The Colonel was an extraordinary man. Short, chubby and always wearing a baseball cap and sunglasses, he looked like a cross between Mickey Rooney and Spencer Tracy but behaved like Mr Magoo. I don’t know if it was the permanent shades or what but he was always knocking things over. Pens would fall off desks and then when he bent down to retrieve them his head would knock over the stapler and then when he tried to pick up the staples his jacket sleeve would send a full cup of coffee flying across the room. He was like a vaudeville act but he had a heart of gold. He was probably in his seventies and I believe he may have flown with the USAF in the Second World War but I never really found out because as soon as he started talking about it, something would get knocked over and he would be distracted.

Arlene was his companion, a lovely gentle lady who was most interested in my accent. “You Brits all sound like Prince Charles,” she said. “We love him and that Diana, don’t we Pud?” The Colonel leant back in his leather chair and considered this. “We sure do. Say, have you ever bumped into that Charles guy in one of your pubs?” The Colonel was continually under the impression that everyone knew everyone in England and we all drank in some boozer just behind Harrods.

They were the most friendly and welcoming couple. They decided in the absence of the Colonel’s son Gary that they would adopt me for the two weeks that I was staying and show that great hospitality that Americans are known for.

And what a ride it became.

Most days would start with the Colonel and Arlene arriving at my Santa Monica motel at about ten in the morning. For some reason they both seemed to think that if you came from England you were addicted to Gordon’s gin. The Colonel would knock on my bedroom door and stand there like Jeeves clutching a brand new bottle of gin with a fresh bottle of tonic water and a lemon. “Get this down you Miles, I know you English guys love a nip,” he would chuckle as I stared at him bleary-eyed. “Now get your clothes on, Arlene and I have got a great day planned.”

We would then drive all over the place, me rolling around in the back seat half-drunk as the Colonel did his best to show me his Hollywood. And to be fair half the city seemed to know who he was. We would drive up to the gates of Fox or the Warner Brothers lot and the security men would suddenly jump to attention and open the barrier with a “Good morning Colonel, how you doing?” Whether this was because of the high profile of his son Gary or whether the Colonel himself was something in the film community I never found out. Anyway I wasn’t complaining. Doors were opening left, right and centre as the Colonel introduced me to a variety of film people. Everywhere I went I made sure I had a copy of The Strumpet Pirates in my bag. In the days before email, my local photocopy shop in Santa Monica was earning a fortune out of me.

After a few days of this extraordinary existence (early gin and tonics followed by visits to various studios and lengthy lunches that lasted all afternoon.

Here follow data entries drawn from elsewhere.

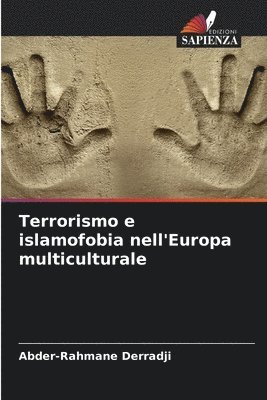 EDIZIONI
SAPIENZA

Terrorismo e islamofobia nell'Europa multiculturale

Abder-Rahmane Derradji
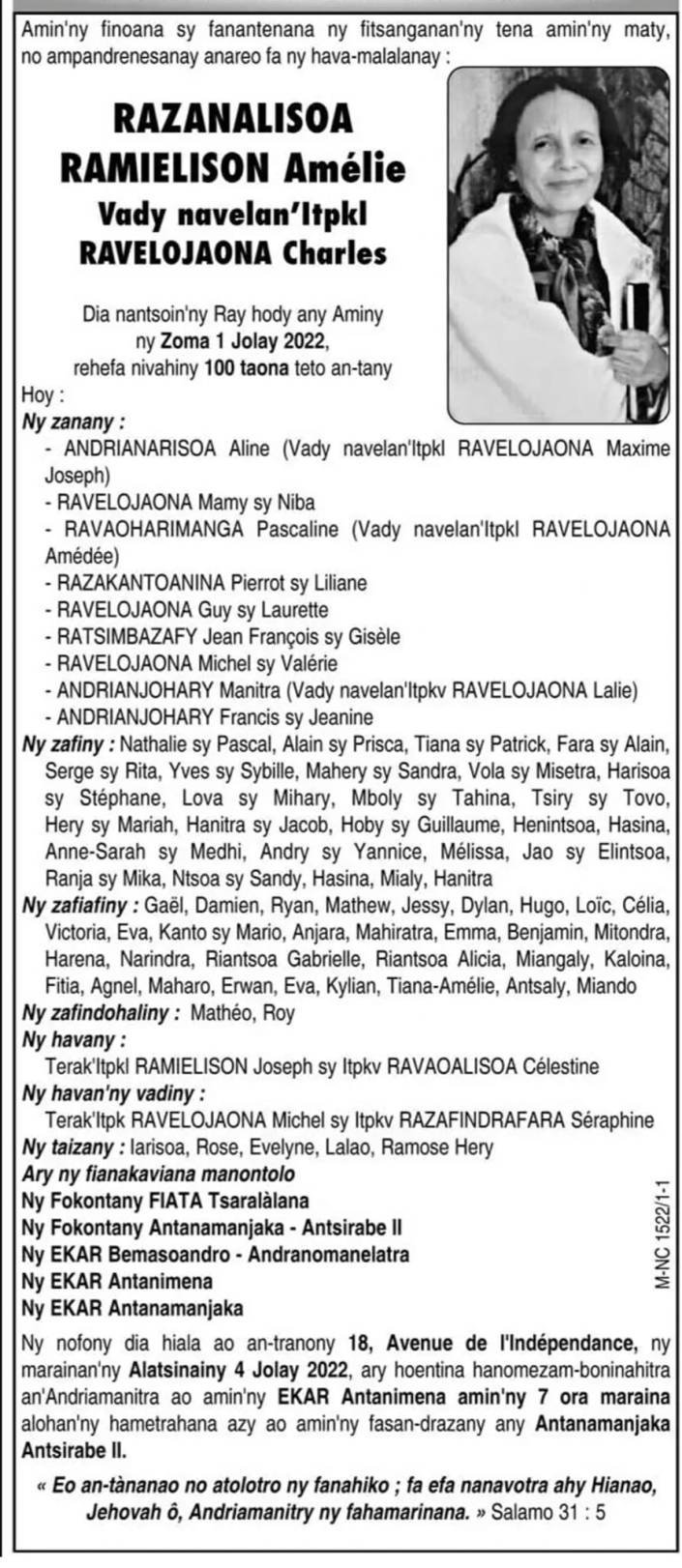 Amin'ny finoana sy fanantenana ny fitsanganan'ny tena amin'ny maty, no ampandrenesanay anareo fa ny hava-malalanay :

RAZANALISOA RAMIELISON Amélie
Vady navelan'Itpkl RAVELOJAONA Charles

Dia nantsoin'ny Ray hody any Aminy ny Zoma 1 Jolay 2022, rehefa nivahiny 100 taona teto an-tany

Hoy :

Ny zanany :
- ANDRIANARISOA Aline (Vady navelan'Itpkl RAVELOJAONA Maxime Joseph)
- RAVELOJAONA Mamy sy Niba
- RAVAOHARIMANGA Pascaline (Vady navelan'Itpkl RAVELOJAONA Amédée)
- RAZAKANTOANINA Pierrot sy Liliane
- RAVELOJAONA Guy sy Laurette
- RATSIMBAZAFY Jean François sy Gisèle
- RAVELOJAONA Michel sy Valérie
- ANDRIANJOHARY Manitra (Vady navelan'Itpkv RAVELOJAONA Lalie)
- ANDRIANJOHARY Francis sy Jeanine

Ny zafiny : Nathalie sy Pascal, Alain sy Prisca, Tiana sy Patrick, Fara sy Alain, Serge sy Rita, Yves sy Sybille, Mahery sy Sandra, Vola sy Misetra, Harisoa sy Stéphane, Lova sy Mihary, Mboly sy Tahina, Tsiry sy Tovo, Hery sy Mariah, Hanitra sy Jacob, Hoby sy Guillaume, Henintsoa, Hasina, Anne-Sarah sy Medhi, Andry sy Yannice, Mélissa, Jao sy Elintsoa, Ranja sy Mika, Ntsoa sy Sandy, Hasina, Mialy, Hanitra

Ny zafiafiny : Gaël, Damien, Ryan, Mathew, Jessy, Dylan, Hugo, Loïc, Célia, Victoria, Eva, Kanto sy Mario, Anjara, Mahiratra, Emma, Benjamin, Mitondra, Harena, Narindra, Riantsoa Gabrielle, Riantsoa Alicia, Miangaly, Kaloina, Fitia, Agnel, Maharo, Erwan, Eva, Kylian, Tiana-Amélie, Antsaly, Miando

Ny zafindohaliny : Mathéo, Roy

Ny havany :
Terak'Itpkl RAMIELISON Joseph sy Itpkv RAVAOALISOA Célestine

Ny havan'ny vadiny :
Terak'Itpk RAVELOJAONA Michel sy Itpkv RAZAFINDRAFARA Séraphine

Ny taizany : Iarisoa, Rose, Evelyne, Lalao, Ramose Hery

Ary ny fianakaviana manontolo
Ny Fokontany FIATA Tsaralàlana
Ny Fokontany Antanamanjaka - Antsirabe II
Ny EKAR Bemasoandro - Andranomanelatra
Ny EKAR Antanimena
Ny EKAR Antanamanjaka

M-NC 1522/1-1

Ny nofony dia hiala ao an-tranony 18, Avenue de l'Indépendance, ny marainan'ny Alatsinainy 4 Jolay 2022, ary hoentina hanomezam-boninahitra an'Andriamanitra ao amin'ny EKAR Antanimena amin'ny 7 ora maraina alohan'ny hametrahana azy ao amin'ny fasan-drazany any Antanamanjaka Antsirabe II.

« Eo an-tànanao no atolotro ny fanahiko ; fa efa nanavotra ahy Hianao, Jehovah ô, Andriamanitry ny fahamarinana. » Salamo 31 : 5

Not to mention Arlene’s tea-dances and the Colonel’s boxing matches, he was a huge fight fan), the Colonel announced he was going to play his trump card. He knew the very top literary agent in Hollywood and he was going to ask him to read the film treatment of
The Strumpet Pirates. Arlene herself would personally deliver it.

“If this guy bites, you’re made,” was his prediction.

The following day, the phone rang in the Colonel’s car. It was the agent. He had read the treatment just like the Colonel had requested and told him that it was too similar to a movie that Bo Derek was currently involved in called
Pirate Annie. Because of this he didn’t think there was much point in pursuing the project.

The Colonel took me to one of his favourite restaurants in Marina del Ray so I could lick my wounds. “Never mind Miles, we’ve had a good time. Have another gin and tonic?” He put his hand up to attract the wine waiter and sent a vase of flowers crashing to the floor.

A week later I flew back to London and gave Jonathan Wolfman the bad news. It seemed that we had just been beaten to the finishing line by the Bo Derek movie.

But what an introduction to tinsel town. The Colonel, Arlene and a crate of Gordons.